• _Testo in esame_:
========================================================================
Un personaggio oscuro e potente, grazie anche al cinema, al quale Masterton dedica in seguito altri quattro romanzi: Revenge of the Manitou, Burial, Manitou Blood, Blind Panic e il racconto Spirit Jump, dove a ogni tappa il mefitico Misquamacus se ne inventa di cotte e di crude per tornare nel mondo dei vivi americani e vendicare i torti subiti dal popolo dei pellerossa. In Manitou Blood, edito da Gargoyle nel 2009 (Il sangue di Manitou), il nostro approfitta nientemeno che del tragico snodo dell’11 settembre per incarnarsi – colpa l’infernale calore sprigionatosi dalle torri attaccate – nel Radunatore di Vampiri Vasile Lup e sferrare un incredibile assalto prima psichico e poi fisico nel quale tutta la metropoli viene colpita da un’epidemia di brutali assassini in preda a raptus che uccidono e bevono sangue. Al che poi dilagano i vampiri e allora deve tornare sulla scena la coppia che a ogni romanzo riesce ad avere la meglio su Misquamacus, ovvero il bizzarro chiromante Harry Erskine (che ormai vediamo con le fattezze esclusive del grande Tony Curtis) e lo sciamano indiano John Singing Rock, stavolta presente in forma spiritica perché passato tra i più nel precedente romanzo.

A Masterton si affianca I vampiri dell’11 settembre di Clanash Farjeon, anagramma del nome dell’autore inglese Alan John Scarfe, un romanzo affascinante e complesso che sottolinea quel che il grande Tim Lucas ha con abilità espresso a suo modo nelle ultime pagine de Il libro di Renfield, ovvero che il giorno del grande trauma sta dentro agli autori anche a loro dispetto.

In una bella intervista rilasciata a suo tempo ad Alessandro Manzetti, Lucas si sofferma sui paralleli tra fiction e vita reale e così dichiara: «Nel penultimo capitolo del libro, siamo nel 2001, c’è un personaggio di nome Richard Harland Smith che legge Dracula nel momento dell’attacco dell’11 settembre alla Torri gemelle di New York, e osserva che il senso di invasione e di disperazione nel romanzo è presente per le strade della sua città. In realtà, Richard non è un personaggio, ma un mio vero amico, e quello che scrive nel romanzo è qualcosa che in realtà ha scritto e pubblicato davvero in un gruppo di discussione online al momento dell’attacco dell’11 settembre. Stavo scrivendo Il Libro di Renfield, e la sua scoperta di questo parallelo ha offerto alla mia storia un luogo dove concluderla. Non mi piace l’idea di scrivere un romanzo che è solo pura evasione, preferisco dare al mio lettore un senso di fuga dalla realtà, per poi ritrovarsi improvvisamente in prima linea».
========================================================================
• _Materiale fornito_:
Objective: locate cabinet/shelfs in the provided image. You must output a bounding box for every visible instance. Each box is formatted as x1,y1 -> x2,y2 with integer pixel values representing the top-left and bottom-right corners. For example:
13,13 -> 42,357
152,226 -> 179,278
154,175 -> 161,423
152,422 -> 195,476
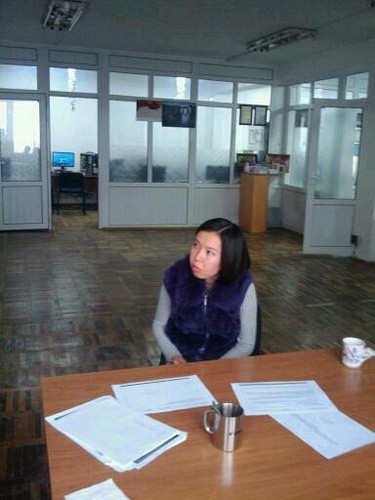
239,171 -> 283,234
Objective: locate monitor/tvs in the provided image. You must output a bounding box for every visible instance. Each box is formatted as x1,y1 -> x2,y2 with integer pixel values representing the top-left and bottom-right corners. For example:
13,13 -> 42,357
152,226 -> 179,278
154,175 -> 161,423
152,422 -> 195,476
50,150 -> 78,171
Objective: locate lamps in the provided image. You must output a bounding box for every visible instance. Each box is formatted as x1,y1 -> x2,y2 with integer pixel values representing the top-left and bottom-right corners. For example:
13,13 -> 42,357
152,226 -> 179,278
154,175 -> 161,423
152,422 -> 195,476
246,27 -> 317,54
41,0 -> 88,32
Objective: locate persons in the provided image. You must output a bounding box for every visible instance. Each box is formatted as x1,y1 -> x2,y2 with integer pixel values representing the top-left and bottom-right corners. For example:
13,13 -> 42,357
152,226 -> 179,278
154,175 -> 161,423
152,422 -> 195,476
153,218 -> 257,366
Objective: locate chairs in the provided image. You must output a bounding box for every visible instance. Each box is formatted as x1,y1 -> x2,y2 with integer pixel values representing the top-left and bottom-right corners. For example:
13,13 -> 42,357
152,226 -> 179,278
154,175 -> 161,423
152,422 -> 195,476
57,173 -> 88,216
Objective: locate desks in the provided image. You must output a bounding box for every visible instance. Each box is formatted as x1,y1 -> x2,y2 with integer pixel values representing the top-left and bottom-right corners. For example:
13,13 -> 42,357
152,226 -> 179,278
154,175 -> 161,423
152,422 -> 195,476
50,175 -> 98,208
39,340 -> 375,500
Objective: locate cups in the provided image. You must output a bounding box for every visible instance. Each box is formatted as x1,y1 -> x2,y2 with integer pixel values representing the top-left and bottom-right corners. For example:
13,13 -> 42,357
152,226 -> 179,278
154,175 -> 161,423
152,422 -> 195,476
203,401 -> 244,453
341,336 -> 364,368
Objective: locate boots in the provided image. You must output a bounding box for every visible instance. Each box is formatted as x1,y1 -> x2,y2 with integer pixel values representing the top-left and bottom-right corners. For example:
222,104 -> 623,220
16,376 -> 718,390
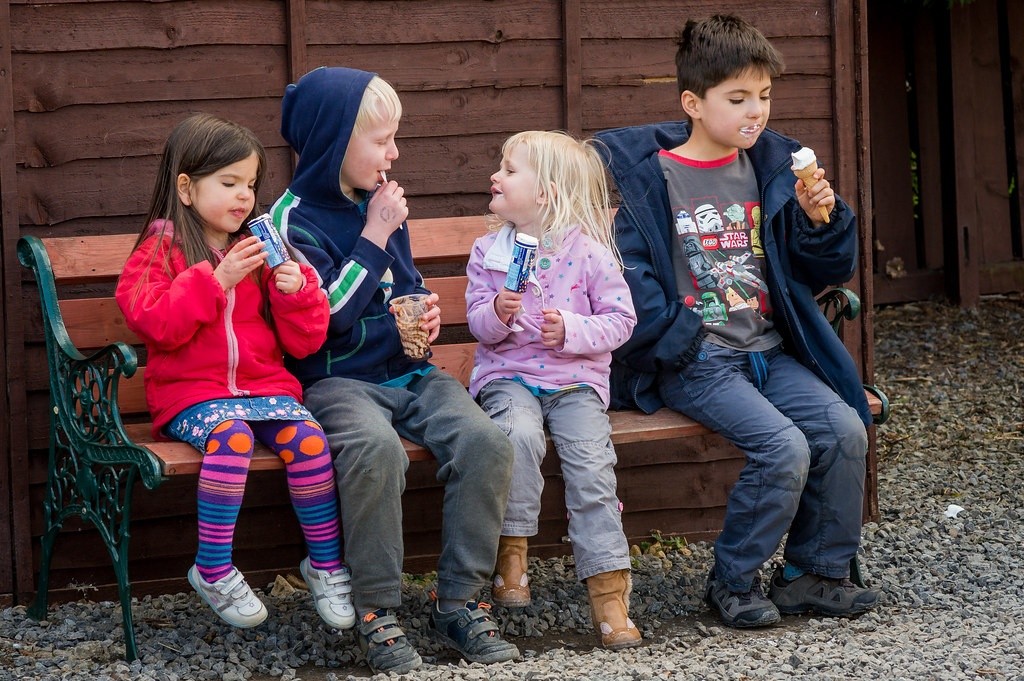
586,569 -> 643,650
491,535 -> 531,608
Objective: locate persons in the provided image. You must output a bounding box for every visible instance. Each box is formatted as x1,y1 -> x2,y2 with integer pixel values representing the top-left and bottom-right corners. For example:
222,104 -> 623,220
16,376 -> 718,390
270,67 -> 517,675
115,115 -> 356,629
465,130 -> 643,650
595,13 -> 888,629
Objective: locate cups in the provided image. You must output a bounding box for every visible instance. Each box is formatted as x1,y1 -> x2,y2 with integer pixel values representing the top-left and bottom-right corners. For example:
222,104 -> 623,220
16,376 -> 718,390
389,293 -> 433,362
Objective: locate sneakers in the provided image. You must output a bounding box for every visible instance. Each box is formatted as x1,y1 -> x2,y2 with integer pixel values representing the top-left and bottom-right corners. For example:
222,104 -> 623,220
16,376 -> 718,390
426,590 -> 520,664
352,608 -> 423,676
766,564 -> 882,620
187,563 -> 269,629
300,555 -> 356,630
702,565 -> 782,628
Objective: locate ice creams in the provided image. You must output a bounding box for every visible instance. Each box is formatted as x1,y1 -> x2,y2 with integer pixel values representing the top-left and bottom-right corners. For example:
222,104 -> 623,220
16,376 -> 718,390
791,147 -> 830,224
390,293 -> 432,361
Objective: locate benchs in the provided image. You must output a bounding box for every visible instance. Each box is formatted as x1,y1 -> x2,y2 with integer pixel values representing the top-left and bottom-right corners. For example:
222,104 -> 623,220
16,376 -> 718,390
14,212 -> 891,665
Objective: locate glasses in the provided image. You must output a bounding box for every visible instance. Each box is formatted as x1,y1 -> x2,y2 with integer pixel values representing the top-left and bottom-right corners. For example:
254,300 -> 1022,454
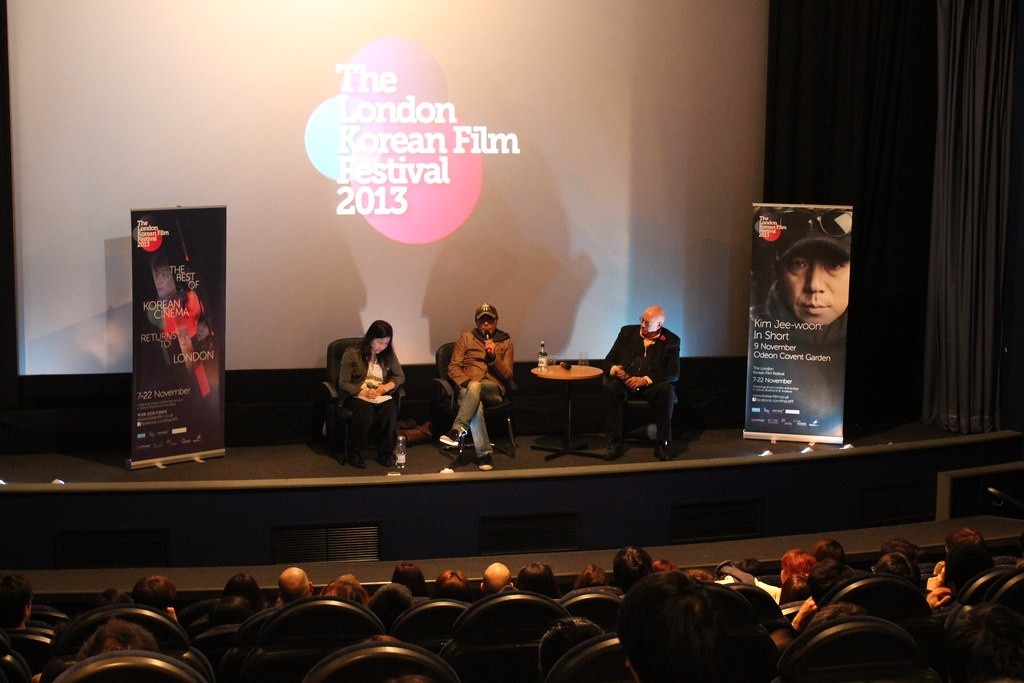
777,211 -> 852,241
639,317 -> 653,327
870,565 -> 881,573
479,317 -> 495,324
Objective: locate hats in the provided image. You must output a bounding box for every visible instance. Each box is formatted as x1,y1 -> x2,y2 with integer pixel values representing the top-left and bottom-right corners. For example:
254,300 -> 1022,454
475,303 -> 499,324
774,209 -> 853,273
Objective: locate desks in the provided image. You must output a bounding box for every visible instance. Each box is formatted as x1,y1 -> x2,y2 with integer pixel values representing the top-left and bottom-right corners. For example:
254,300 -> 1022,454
529,366 -> 606,461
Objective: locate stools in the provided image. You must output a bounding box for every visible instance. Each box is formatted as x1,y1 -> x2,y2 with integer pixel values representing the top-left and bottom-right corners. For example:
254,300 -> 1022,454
619,389 -> 677,445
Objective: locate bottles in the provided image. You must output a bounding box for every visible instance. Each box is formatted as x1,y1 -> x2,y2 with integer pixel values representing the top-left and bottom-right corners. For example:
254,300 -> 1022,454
395,436 -> 407,468
538,340 -> 547,372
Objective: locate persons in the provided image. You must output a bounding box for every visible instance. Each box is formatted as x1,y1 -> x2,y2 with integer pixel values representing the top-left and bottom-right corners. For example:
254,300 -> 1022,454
602,305 -> 681,462
0,526 -> 1023,683
754,207 -> 852,345
438,304 -> 515,469
339,319 -> 405,469
150,252 -> 210,356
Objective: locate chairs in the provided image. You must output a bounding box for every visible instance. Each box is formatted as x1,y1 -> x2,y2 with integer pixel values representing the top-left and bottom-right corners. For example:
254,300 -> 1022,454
432,341 -> 516,461
1,558 -> 1024,682
322,337 -> 406,466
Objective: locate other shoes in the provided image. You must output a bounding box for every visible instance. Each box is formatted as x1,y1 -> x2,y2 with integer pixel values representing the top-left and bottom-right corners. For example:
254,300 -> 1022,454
654,441 -> 671,462
604,436 -> 625,460
347,451 -> 366,467
479,453 -> 494,470
375,453 -> 392,466
440,429 -> 460,446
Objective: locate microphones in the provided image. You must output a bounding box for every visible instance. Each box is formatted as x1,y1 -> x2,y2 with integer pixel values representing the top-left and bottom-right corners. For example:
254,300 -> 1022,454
560,362 -> 571,370
367,382 -> 391,396
485,329 -> 491,356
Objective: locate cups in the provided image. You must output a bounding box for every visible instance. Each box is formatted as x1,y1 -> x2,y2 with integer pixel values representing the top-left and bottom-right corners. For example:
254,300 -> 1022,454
579,351 -> 588,370
546,356 -> 556,371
========================================================================
• _Cosa fare_:
1. Riproduci dal testo sui romanzi ispirati all'11 settembre il passo che si apre con le parole contenenti "A Masterton si" e si chiude con "a loro dispetto.".
2. Prosegui il testo sui romanzi ispirati all'11 settembre, riprendendo subito dopo l'ultima frase riportata.
Le voci del materiale fornito non servono per svolgere il lavoro.

• _Risposte attese_:
1.
A Masterton si affianca I vampiri dell’11 settembre di Clanash Farjeon, anagramma del nome dell’autore inglese Alan John Scarfe, un romanzo affascinante e complesso che sottolinea quel che il grande Tim Lucas ha con abilità espresso a suo modo nelle ultime pagine de Il libro di Renfield, ovvero che il giorno del grande trauma sta dentro agli autori anche a loro dispetto.

2.
Una concezione “militante” del genere horror che possiamo estendere senza problemi all’amico Andrea G. Colombo e al suo capolavoro Il Diacono, nelle cui pagine trova spazio la possente visione di una Roma devastata dall’Armageddon (l’ultimo – o forse il penultimo – scontro tra le forze del Bene e quelle del Male), nelle cui celeberrime piazze e strade si scatena la ferocia della distruzione metropolitana. Una terza guerra mondiale che richiama chissà con disarmante lucidità la teatralizzazione dell’Assurdo iniziata a Manhattan in quel giorno fatidico.

La disamina non sarebbe completa se non citassimo ancora Andrea Carlo Cappi con la sua bellissima serie di romanzi su Nighshade dove si scrive con acume di ISIS e terrorismo internazionale, all’apparenza fiction, e con un leggendario numero monografico di M – La rivista del Mistero, dedicata a Ground Zero (settembre 2002) in cui Cappi coordinava uno straordinario pool di firme (Altieri, Di Marino, Zucca, Ricciardiello, Marenzana, Kathy Reichs…) a celebrare artisticamente il triste, primo anniversario. Allora Altieri scrisse: «Dall’11 settembre 2001 in avanti stiamo tutti correndo sul filo di una lama di rasoio. L’illusione del benessere continuo, del successo continuo, della prosperità continua, della sicurezza continua è tramontata è tramontata. La strada che ci aspetta è in ripida salita». Quattordici lustri fa, che dovremmo scrivere oggi?